Twelve subjects participated in this study, including 5 women and 7 men aged 19 to 45 (mean age, 27.1 ± 7.7 years). All of the subjects were deemed to be right-handed (mean laterality quotient, 87.4%; range, 58.3%-100%) using the Edinburgh handedness questionnaire.42 To be included, subjects could not have a history of neurologic disease, or any known contraindications to either spinal manipulation or magnetic stimulation (described in more detail below). The subjects were furthermore required to have a history of reoccurring neck pain or stiffness (eg, present during the performance of certain tasks such as work or study). However, at the time of the experiment, all subjects were required to be pain free. This was done to assess the potential effects of spinal manipulation delivered to dysfunctional joints alone without the presence of acute pain, as the presence of pain is known to alter corticomotor measures such as those used in this current study.43, 44, 45 The University of Auckland Human Participants Ethical Committee approved the study in accordance with the Declaration of Helsinki.

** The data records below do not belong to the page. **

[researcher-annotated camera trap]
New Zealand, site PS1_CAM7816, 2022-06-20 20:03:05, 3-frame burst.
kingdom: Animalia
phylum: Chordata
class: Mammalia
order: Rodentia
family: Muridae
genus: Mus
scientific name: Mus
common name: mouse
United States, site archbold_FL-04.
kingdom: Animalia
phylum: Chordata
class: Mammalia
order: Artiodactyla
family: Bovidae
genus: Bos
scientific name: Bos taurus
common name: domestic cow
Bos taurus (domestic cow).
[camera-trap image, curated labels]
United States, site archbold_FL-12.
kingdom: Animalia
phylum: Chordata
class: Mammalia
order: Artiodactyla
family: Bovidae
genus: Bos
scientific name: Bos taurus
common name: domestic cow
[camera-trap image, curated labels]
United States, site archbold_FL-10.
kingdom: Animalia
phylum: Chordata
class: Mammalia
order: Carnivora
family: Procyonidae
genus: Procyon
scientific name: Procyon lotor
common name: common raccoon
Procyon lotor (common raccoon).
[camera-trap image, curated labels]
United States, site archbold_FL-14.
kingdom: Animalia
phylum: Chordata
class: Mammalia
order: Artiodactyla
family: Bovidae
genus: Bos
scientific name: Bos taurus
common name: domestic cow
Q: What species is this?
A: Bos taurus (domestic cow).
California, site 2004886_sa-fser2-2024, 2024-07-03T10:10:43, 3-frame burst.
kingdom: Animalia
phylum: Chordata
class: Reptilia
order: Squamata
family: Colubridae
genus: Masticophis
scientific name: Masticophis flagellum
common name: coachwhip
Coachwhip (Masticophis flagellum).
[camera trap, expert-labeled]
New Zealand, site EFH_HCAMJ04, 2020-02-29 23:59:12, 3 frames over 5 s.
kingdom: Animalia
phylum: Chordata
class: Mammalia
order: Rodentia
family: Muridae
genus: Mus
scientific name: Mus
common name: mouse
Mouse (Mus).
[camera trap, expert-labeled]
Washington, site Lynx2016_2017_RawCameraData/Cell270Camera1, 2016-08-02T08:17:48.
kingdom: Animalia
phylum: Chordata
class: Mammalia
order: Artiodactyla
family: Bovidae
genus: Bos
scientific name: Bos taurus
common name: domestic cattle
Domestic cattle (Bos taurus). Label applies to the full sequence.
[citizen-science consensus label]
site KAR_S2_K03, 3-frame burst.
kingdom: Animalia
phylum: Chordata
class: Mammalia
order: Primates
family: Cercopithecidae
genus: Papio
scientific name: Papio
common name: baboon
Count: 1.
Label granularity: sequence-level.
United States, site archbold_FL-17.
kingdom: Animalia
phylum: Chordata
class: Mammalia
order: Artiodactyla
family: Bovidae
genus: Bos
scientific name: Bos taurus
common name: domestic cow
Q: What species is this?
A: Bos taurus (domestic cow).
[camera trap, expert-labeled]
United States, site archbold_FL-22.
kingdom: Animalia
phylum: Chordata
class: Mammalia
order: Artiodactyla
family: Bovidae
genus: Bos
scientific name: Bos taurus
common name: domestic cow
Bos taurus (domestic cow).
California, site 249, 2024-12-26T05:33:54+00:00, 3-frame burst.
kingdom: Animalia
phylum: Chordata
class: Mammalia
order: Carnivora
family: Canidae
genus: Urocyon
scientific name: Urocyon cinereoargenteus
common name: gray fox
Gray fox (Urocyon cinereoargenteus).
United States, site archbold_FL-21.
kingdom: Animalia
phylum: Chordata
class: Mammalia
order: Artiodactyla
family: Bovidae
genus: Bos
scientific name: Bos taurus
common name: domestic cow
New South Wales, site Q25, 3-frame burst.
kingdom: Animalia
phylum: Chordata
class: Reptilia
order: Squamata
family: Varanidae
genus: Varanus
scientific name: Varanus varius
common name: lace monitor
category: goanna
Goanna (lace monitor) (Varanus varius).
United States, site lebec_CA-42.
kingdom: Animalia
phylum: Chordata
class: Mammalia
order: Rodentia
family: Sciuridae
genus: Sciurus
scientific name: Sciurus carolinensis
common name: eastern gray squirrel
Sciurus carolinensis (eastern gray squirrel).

Transcranial Magnetic Stimulation 

Two MagStim 200 (MagStim, Dyfed, United Kingdom) magnetic stimulators and a 55-mm-diameter figure-of-8 coil were used to deliver single-pulse magnetic stimuli and double-pulse stimuli via a BiStim2 unit (MagStim) over the cortical motor strip opposite to the dominant limb at the optimal position for eliciting MEPs from the abductor pollicis brevis (APB). A purpose-made tight-fitting cotton cap marked with a 1-cm grid over M1 was initially positioned with reference to the vertex and used to locate the optimal site. This optimal site was then marked on the scalp to ensure identical placement of the coil throughout the experiment. The coil was held approximately 45° to the midline with the handle pointing posteriorly. With this coil orientation, the induced current in the brain is directed approximately perpendicular to the line of the central sulcus, a condition optimal for activating the corticospinal system transsynaptically.46 Resting and active motor thresholds were determined. Rest motor threshold (RTh) was defined as the minimal stimulus intensity at which 5 of 10 consecutive stimuli evoked an MEP with an amplitude of at least 50 μV in APB muscle at rest. The active motor threshold (ATh) was defined as the minimal stimulus intensity at which 5 of 10 consecutive stimuli evoked an MEP with an amplitude of at least 100 μV in APB muscle while holding a weak isotonic background contraction (5%-10% maximal voluntary contraction [MVC]).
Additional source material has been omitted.